--- Record list ---
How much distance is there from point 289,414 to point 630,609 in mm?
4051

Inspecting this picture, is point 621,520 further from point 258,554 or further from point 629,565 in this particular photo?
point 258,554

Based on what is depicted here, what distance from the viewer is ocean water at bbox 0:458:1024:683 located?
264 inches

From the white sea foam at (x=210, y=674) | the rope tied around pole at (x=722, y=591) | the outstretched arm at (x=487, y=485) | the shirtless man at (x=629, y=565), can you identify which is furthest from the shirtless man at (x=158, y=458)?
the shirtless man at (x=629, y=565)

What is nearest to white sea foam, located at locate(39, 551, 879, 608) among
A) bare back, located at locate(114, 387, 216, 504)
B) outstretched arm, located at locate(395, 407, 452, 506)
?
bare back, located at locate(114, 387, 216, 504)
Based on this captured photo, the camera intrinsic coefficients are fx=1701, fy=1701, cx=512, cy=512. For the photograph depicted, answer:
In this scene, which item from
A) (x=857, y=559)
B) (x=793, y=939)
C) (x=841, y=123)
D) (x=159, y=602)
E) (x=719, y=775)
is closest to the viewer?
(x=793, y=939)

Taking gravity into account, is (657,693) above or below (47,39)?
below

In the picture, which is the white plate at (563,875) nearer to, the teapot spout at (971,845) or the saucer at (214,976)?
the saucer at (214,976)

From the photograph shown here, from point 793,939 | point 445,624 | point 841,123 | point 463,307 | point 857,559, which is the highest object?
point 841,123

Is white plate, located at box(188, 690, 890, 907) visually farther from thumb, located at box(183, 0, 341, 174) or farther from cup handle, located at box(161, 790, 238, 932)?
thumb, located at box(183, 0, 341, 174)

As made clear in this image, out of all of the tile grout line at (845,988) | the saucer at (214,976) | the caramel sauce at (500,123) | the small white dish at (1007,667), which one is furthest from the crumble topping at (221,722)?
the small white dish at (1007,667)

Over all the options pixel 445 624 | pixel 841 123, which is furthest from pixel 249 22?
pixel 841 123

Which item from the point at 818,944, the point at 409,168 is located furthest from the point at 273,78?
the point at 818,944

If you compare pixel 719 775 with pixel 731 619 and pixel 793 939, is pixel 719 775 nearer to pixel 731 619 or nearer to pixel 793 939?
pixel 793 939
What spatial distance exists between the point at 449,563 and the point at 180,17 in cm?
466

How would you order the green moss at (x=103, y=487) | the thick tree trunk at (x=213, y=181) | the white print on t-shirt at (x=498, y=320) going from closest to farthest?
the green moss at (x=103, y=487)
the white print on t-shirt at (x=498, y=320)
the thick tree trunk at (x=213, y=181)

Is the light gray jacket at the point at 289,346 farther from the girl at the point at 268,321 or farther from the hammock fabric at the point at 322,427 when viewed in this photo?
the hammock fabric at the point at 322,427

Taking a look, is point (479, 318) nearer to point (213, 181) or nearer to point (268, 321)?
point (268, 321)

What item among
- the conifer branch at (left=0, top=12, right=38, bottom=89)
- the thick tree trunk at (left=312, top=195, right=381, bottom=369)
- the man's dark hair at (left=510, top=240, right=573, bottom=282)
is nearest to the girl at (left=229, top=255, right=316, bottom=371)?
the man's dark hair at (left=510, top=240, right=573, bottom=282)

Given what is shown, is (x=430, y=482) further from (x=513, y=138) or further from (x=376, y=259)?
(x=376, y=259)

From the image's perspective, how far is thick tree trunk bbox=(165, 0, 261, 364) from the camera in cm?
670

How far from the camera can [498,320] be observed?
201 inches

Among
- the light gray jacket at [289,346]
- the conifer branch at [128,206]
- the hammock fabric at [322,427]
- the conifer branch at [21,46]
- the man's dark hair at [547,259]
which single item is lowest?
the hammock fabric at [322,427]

--- Aim ---
Copy the rows verbatim, starting at the line that contains "How far from" and ending at the last line of the rows, with both ends included.

--- Answer for the task ---
How far from the camera can [498,320] be observed?
201 inches

Among
- the light gray jacket at [289,346]
- the conifer branch at [128,206]
- the hammock fabric at [322,427]
- the conifer branch at [21,46]
- the man's dark hair at [547,259]
which single item is lowest?
the hammock fabric at [322,427]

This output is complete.